"Children of the plantation" is a euphemism used to refer to people with ancestry tracing back to the time of slavery in the United States in which the offspring was born to black African female slaves (either still in the state of slavery or freed) in the context of the trans-Atlantic slave trade and European men, usually the slave's owner, one of the owner's relatives, or the plantation overseer. These children were often considered to be the property of the slave owner and were often subjected to the same treatment as other slaves on the plantation. Many of these children were born into slavery and had no legal rights, as they were not recognized as the legitimate children of their fathers. This practice was a form of sexual abuse and exploitation, as the European men who fathered these children often used their power and authority to dominantly force themselves upon the black females (girls and/or women) (often 13 to 16 years old or when they commenced menstruation) who were under their control. The trauma and suffering that these children and their mothers experienced as a result of this practice continue to have a lasting impact on the African American community. 

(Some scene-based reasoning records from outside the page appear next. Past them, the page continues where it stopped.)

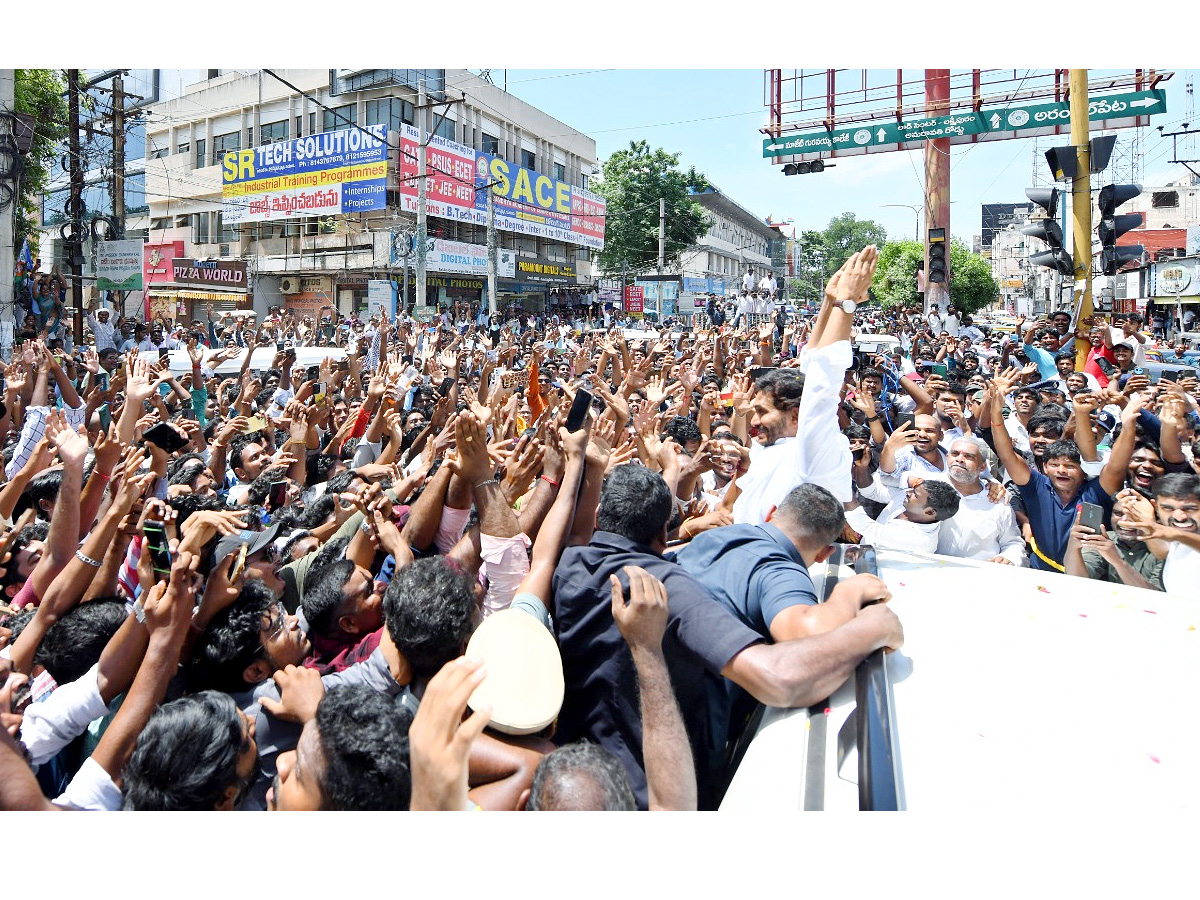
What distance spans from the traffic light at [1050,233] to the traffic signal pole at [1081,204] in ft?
0.37

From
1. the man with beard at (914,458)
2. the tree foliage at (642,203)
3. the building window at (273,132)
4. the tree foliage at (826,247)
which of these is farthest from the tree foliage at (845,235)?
the man with beard at (914,458)

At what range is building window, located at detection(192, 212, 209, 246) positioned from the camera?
128 ft

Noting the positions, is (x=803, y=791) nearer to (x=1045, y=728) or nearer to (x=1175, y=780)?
(x=1045, y=728)

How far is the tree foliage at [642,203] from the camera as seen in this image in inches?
1841

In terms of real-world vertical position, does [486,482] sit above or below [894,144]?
below

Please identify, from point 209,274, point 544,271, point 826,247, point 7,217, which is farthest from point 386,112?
point 826,247

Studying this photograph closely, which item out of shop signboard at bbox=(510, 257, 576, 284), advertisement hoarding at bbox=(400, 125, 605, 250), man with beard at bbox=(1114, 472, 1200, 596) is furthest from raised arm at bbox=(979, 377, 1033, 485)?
shop signboard at bbox=(510, 257, 576, 284)

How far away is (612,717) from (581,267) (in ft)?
149

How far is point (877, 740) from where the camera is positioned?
1.49m

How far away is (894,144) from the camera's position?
23312mm

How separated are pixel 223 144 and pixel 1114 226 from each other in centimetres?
4103

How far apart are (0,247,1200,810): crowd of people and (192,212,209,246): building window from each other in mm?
38768

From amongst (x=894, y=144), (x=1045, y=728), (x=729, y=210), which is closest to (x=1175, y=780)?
(x=1045, y=728)

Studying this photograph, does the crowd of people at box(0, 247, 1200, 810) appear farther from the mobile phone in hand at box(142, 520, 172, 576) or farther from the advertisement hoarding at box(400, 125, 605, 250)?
the advertisement hoarding at box(400, 125, 605, 250)
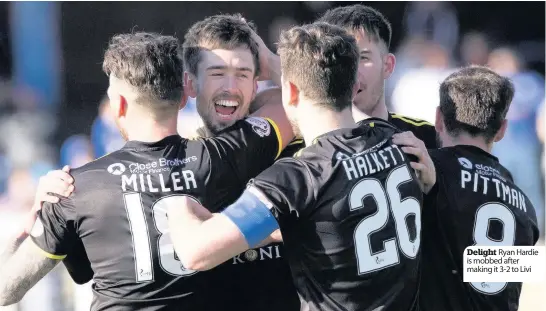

Plantation owners raping female slaves was a common occurrence. These children were born into slavery, through a legal doctrine known as partus sequitur ventrem. They were classified as mulattoes, a former term for a multiracial person. The one drop rule meant that they could never be part of white society. Some of the fathers treated these children well, sometimes providing educational or career opportunities, or manumitting (freeing) them. Examples are Archibald and Francis Grimké, and Thomas Jefferson's children by Sally Hemings. Others treated their multiracial children as property; Alexander Scott Withers, for instance, sold two of his children to slave traders, where they were sold again. 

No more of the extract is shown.